THE PROBLEM: Only the lines below, from the one with "Desde o poente" through the one with "Bernard Kerik The", are to be written out, exactly.

EXERCISE MATERIALS:
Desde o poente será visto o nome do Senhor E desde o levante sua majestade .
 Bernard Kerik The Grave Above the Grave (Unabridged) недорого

==

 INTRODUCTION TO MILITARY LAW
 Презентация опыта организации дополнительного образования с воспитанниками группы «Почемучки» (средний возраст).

EXERCISE RESPONSE:
Desde o poente será visto o nome do Senhor E desde o levante sua majestade .
 Bernard Kerik The Grave Above the Grave (Unabridged) недорого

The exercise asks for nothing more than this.